What you will do:
**1)** Can you quote the stretch of the Columbus property tax article from "When the total" through "(Daniel Purcell/Now Georgia)" word for word?
**2)** Could you write the next part of the article about the proposed Columbus property tax increase, picking up after its last sentence?

Selected excerpt:
-------

Concerned citizens outraged over proposed property tax increase

Concerned citizens will have a chance to sound off in the coming weeks regarding the proposed property tax increase. (Photo/artful homes)

The Consolidated Government of Columbus, Georgia, has announced its intention to increase the 2026 property taxes it will levy this year over the rollback millage rate. These are the impacted tax districts and the proposed increases: Urban Services District #1, #5, #6, and #7 at 2.00 percent and Urban Services District #2 at 4.50 percent.

When the total digest of taxable property is prepared, Georgia Law requires that a rollback millage rate must be computed that will produce the same total revenue on the current year’s digest that last year’s millage rate would have produced had no reassessments occurred. The budget tentatively adopted by the Columbus Consolidated Government requires a millage rate higher than the rollback millage rate, therefore, before the Columbus Consolidated Government may finalize the tentative budget and set a final millage rate, Georgia law requires three public hearings to be held to allow the public an opportunity to express their opinions on the increase.

Public hearings for the proposed property tax increase will be held at Columbus City Hall. (Daniel Purcell/Now Georgia)

-------

Dataset excerpts
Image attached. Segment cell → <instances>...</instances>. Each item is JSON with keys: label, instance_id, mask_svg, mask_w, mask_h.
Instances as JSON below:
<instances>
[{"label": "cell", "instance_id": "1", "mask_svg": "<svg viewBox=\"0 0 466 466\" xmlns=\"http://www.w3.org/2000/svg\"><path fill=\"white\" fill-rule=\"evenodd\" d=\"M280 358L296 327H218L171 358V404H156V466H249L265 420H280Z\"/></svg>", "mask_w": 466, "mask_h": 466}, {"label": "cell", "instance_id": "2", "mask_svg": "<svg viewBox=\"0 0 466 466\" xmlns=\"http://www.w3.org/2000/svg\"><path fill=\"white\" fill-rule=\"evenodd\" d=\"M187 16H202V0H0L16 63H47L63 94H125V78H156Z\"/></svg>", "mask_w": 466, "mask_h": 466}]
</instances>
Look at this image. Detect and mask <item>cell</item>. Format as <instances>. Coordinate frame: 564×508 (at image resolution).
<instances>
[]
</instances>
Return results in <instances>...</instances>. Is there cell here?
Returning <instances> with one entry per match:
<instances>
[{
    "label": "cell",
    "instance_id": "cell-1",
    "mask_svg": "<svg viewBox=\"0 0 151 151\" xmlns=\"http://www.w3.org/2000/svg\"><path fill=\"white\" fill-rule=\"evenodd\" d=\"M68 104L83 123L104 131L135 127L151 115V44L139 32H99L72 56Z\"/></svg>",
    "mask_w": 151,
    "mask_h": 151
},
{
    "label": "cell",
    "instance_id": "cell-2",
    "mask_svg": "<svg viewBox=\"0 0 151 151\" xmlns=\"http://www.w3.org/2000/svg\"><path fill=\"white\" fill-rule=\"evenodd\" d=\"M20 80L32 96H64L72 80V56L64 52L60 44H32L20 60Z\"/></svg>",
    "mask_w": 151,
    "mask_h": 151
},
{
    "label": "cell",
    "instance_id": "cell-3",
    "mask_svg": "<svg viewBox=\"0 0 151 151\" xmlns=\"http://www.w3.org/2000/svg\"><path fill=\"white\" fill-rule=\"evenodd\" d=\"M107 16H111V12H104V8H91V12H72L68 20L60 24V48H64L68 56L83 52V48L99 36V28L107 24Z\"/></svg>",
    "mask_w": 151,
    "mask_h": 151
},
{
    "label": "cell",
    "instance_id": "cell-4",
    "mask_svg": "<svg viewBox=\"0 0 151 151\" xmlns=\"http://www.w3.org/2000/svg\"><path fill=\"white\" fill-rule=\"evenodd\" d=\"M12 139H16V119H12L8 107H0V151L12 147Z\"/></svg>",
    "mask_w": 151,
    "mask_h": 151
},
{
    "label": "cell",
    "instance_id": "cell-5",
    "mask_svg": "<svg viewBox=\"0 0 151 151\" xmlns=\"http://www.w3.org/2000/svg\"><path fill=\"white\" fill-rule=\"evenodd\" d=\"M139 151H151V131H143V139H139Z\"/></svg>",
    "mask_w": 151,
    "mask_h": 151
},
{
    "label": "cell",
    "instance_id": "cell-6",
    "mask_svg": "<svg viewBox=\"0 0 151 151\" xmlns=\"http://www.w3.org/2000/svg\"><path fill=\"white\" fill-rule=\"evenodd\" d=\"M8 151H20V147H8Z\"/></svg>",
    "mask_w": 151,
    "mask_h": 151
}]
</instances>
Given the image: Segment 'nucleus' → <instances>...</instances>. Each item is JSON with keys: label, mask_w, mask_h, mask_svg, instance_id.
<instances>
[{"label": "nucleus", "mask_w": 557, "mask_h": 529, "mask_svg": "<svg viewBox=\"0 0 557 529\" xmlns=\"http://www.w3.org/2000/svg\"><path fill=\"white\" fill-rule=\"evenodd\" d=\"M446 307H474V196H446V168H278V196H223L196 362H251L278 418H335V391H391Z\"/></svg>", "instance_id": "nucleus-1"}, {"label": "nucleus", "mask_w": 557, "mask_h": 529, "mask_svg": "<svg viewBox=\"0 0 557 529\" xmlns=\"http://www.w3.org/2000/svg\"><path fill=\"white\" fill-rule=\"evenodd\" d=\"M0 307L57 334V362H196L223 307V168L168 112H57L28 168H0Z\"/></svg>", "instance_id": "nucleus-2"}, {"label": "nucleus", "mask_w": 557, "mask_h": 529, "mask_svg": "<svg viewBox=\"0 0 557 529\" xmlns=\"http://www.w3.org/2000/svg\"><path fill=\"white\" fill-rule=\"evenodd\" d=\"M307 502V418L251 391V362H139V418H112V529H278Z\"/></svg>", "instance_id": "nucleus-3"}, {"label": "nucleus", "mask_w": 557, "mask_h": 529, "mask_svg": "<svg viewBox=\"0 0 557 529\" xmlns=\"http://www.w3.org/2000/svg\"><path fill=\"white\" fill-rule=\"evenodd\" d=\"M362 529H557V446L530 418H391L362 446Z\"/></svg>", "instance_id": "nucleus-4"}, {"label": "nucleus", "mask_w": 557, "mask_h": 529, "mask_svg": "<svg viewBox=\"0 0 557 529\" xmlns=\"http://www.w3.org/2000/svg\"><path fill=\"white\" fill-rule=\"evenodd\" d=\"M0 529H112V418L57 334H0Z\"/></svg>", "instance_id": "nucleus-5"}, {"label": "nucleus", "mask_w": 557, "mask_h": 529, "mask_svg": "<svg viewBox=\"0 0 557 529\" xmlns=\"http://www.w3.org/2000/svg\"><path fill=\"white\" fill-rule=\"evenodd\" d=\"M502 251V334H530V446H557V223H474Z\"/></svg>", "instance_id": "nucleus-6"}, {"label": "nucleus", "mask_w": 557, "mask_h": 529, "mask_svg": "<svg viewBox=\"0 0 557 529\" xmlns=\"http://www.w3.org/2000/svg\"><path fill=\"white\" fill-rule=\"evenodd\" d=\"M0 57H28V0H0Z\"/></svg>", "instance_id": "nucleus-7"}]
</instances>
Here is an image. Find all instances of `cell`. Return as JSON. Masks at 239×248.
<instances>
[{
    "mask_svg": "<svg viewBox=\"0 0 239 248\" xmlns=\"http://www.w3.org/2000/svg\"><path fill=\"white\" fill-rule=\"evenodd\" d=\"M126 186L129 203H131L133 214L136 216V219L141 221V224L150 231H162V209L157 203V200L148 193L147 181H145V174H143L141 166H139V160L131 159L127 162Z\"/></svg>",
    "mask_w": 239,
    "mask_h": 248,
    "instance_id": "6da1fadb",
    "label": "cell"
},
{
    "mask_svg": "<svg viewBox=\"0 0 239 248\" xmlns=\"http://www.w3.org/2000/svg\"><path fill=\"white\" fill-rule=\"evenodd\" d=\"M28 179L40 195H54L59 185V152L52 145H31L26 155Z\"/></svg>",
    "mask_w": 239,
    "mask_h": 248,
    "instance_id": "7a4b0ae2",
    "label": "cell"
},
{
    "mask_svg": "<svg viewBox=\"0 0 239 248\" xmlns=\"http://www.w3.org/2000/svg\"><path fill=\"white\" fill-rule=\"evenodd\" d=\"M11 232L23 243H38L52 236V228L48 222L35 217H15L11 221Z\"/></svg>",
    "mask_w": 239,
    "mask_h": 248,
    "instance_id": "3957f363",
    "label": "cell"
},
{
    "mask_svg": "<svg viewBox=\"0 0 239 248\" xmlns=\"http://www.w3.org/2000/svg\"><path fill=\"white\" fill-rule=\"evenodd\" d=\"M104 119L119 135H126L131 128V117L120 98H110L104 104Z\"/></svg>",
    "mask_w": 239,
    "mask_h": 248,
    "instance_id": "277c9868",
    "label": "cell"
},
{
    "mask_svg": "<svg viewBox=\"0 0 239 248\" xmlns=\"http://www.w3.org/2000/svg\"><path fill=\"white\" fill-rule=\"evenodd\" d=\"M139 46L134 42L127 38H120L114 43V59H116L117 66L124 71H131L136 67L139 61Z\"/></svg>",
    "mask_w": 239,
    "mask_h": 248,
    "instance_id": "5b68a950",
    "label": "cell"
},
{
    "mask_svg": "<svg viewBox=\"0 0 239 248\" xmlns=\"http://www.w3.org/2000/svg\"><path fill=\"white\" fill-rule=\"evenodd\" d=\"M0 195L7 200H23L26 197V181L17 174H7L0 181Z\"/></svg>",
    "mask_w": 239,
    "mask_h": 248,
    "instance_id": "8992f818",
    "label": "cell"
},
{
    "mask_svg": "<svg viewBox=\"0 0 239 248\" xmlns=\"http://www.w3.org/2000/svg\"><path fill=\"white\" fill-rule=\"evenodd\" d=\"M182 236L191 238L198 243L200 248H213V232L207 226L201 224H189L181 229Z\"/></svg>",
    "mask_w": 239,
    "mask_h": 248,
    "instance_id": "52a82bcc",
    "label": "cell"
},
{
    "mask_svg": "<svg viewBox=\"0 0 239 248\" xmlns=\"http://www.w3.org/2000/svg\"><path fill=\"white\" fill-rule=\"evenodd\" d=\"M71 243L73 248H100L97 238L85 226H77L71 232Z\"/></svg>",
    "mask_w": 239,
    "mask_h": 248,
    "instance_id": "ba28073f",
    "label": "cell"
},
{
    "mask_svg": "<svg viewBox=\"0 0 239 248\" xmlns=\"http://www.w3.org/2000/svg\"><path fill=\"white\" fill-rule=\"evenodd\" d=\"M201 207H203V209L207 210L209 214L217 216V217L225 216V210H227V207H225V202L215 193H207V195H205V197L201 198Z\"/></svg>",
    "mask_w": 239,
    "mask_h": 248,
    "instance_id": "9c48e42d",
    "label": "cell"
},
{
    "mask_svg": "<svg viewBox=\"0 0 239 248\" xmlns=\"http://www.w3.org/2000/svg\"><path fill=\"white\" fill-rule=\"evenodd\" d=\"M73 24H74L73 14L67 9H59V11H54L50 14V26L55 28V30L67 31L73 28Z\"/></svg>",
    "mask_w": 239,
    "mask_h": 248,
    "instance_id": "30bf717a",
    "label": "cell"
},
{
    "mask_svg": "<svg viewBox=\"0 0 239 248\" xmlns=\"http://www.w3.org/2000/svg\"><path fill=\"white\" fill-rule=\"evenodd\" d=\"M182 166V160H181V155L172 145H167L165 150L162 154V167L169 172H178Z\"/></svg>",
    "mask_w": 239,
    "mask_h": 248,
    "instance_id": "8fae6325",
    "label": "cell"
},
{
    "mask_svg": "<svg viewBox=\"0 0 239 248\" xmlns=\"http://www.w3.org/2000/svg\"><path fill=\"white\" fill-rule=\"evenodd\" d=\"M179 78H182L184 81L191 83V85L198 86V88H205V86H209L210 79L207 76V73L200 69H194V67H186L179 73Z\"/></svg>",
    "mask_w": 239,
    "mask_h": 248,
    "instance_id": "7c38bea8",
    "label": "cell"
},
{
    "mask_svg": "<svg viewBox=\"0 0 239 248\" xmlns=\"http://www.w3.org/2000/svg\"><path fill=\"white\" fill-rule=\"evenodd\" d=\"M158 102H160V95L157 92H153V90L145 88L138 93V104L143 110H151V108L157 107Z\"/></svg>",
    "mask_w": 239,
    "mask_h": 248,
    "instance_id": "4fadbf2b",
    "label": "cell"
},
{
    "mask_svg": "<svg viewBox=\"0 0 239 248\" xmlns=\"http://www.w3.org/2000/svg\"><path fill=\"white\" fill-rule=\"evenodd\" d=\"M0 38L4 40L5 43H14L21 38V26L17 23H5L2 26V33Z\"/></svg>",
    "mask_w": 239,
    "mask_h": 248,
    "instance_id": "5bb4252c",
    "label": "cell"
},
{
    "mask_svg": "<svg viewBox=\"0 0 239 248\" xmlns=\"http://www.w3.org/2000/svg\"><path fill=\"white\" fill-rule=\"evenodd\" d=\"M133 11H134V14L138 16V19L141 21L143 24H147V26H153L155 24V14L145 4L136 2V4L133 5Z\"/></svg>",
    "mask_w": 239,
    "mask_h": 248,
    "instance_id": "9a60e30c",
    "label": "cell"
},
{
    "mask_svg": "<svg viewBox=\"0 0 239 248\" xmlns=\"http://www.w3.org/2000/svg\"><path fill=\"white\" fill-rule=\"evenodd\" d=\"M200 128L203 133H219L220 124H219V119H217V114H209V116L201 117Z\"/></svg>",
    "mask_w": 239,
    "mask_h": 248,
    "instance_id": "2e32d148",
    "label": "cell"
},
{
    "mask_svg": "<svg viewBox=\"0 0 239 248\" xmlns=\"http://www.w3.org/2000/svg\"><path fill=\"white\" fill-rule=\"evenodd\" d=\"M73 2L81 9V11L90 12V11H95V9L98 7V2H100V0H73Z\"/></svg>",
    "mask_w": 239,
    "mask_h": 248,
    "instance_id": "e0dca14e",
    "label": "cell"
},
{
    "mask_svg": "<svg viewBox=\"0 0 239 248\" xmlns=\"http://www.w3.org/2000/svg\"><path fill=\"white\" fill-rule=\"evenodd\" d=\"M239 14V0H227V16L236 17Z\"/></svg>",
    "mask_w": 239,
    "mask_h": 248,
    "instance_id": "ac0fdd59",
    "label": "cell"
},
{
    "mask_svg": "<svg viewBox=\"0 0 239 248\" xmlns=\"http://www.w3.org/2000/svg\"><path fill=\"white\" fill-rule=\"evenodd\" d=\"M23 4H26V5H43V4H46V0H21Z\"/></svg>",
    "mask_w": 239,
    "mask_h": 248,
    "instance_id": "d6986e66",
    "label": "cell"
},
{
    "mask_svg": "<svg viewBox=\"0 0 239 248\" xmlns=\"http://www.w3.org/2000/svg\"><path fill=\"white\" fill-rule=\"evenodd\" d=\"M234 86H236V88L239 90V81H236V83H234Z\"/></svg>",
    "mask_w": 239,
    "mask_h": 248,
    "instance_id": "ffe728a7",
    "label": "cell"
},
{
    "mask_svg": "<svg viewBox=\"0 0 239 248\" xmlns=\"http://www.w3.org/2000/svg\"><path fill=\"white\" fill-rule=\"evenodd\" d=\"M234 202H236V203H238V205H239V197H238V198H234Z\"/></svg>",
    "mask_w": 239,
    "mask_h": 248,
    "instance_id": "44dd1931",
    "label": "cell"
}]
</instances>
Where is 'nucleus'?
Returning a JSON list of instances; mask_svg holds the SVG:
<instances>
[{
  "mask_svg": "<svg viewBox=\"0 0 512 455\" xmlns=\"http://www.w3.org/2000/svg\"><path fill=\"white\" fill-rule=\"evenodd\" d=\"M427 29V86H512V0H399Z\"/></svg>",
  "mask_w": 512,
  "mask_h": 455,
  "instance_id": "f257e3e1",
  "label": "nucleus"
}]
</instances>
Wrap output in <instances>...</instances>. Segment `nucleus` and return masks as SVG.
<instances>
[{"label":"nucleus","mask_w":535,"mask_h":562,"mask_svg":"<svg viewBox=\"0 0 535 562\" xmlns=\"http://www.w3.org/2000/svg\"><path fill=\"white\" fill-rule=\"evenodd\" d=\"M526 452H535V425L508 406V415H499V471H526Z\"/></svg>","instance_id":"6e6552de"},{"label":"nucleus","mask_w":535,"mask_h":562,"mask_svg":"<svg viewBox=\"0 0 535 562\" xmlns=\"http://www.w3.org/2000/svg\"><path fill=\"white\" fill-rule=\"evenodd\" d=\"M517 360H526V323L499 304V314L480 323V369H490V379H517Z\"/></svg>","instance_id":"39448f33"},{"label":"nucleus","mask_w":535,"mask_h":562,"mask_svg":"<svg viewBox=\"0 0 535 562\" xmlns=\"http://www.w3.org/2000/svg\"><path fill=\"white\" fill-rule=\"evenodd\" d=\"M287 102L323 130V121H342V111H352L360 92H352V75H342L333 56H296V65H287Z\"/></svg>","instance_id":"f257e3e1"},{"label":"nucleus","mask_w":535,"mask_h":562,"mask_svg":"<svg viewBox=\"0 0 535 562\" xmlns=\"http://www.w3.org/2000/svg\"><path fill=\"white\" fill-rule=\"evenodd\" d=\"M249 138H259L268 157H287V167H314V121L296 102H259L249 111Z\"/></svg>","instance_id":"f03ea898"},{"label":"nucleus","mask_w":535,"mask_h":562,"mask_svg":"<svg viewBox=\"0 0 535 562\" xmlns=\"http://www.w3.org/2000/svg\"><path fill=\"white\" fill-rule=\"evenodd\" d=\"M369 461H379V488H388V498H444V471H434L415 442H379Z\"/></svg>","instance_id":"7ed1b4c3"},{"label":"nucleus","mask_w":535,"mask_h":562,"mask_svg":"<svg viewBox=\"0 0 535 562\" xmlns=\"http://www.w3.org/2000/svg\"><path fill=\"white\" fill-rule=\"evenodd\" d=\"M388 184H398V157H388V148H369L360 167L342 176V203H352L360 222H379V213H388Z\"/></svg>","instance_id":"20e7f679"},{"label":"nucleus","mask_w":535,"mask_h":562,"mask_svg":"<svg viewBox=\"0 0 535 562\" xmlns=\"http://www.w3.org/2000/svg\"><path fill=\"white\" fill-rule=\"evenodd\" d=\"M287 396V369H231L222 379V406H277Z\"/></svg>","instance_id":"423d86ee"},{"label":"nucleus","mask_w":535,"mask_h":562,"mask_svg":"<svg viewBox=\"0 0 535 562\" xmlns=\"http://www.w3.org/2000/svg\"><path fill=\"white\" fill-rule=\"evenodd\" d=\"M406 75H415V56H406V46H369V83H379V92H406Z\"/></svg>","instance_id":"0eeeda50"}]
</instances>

-------

Response list:
**1)**
When the total digest of taxable property is prepared, Georgia Law requires that a rollback millage rate must be computed that will produce the same total revenue on the current year’s digest that last year’s millage rate would have produced had no reassessments occurred. The budget tentatively adopted by the Columbus Consolidated Government requires a millage rate higher than the rollback millage rate, therefore, before the Columbus Consolidated Government may finalize the tentative budget and set a final millage rate, Georgia law requires three public hearings to be held to allow the public an opportunity to express their opinions on the increase.

Public hearings for the proposed property tax increase will be held at Columbus City Hall. (Daniel Purcell/Now Georgia)

**2)**
Pushback for the proposal has been strong on social media, especially from members of the Columbus, GA Concerned Citizens forum. Their biggest concern is for Senior citizens, working class families, and renters:

If you are on Social Security, a pension, or a fixed income, your check does not go up because the tax digest went up. Every dollar increase comes directly out of grocery money, medicine money, and utility money. There is no offset for you.

Working class families are already stretching a paycheck in a city with a 22% poverty rate that is rising while the rest of Georgia improves. This increase does not care about your hours being cut or your rent going up. It just shows up on the bill.

Renters may think this does not affect you because you do not own property. You are wrong. Landlords do not absorb property tax increases. They pass them directly into your rent.

All concerned citizens are invited to the public hearing on this tax increase to be held in the Council Chambers on the second level of the City Services Center, 3111 Citizens Way, in Columbus, on June 2, at 9:00 a.m. and 6:00 p.m., and June 9 at 9:00 a.m.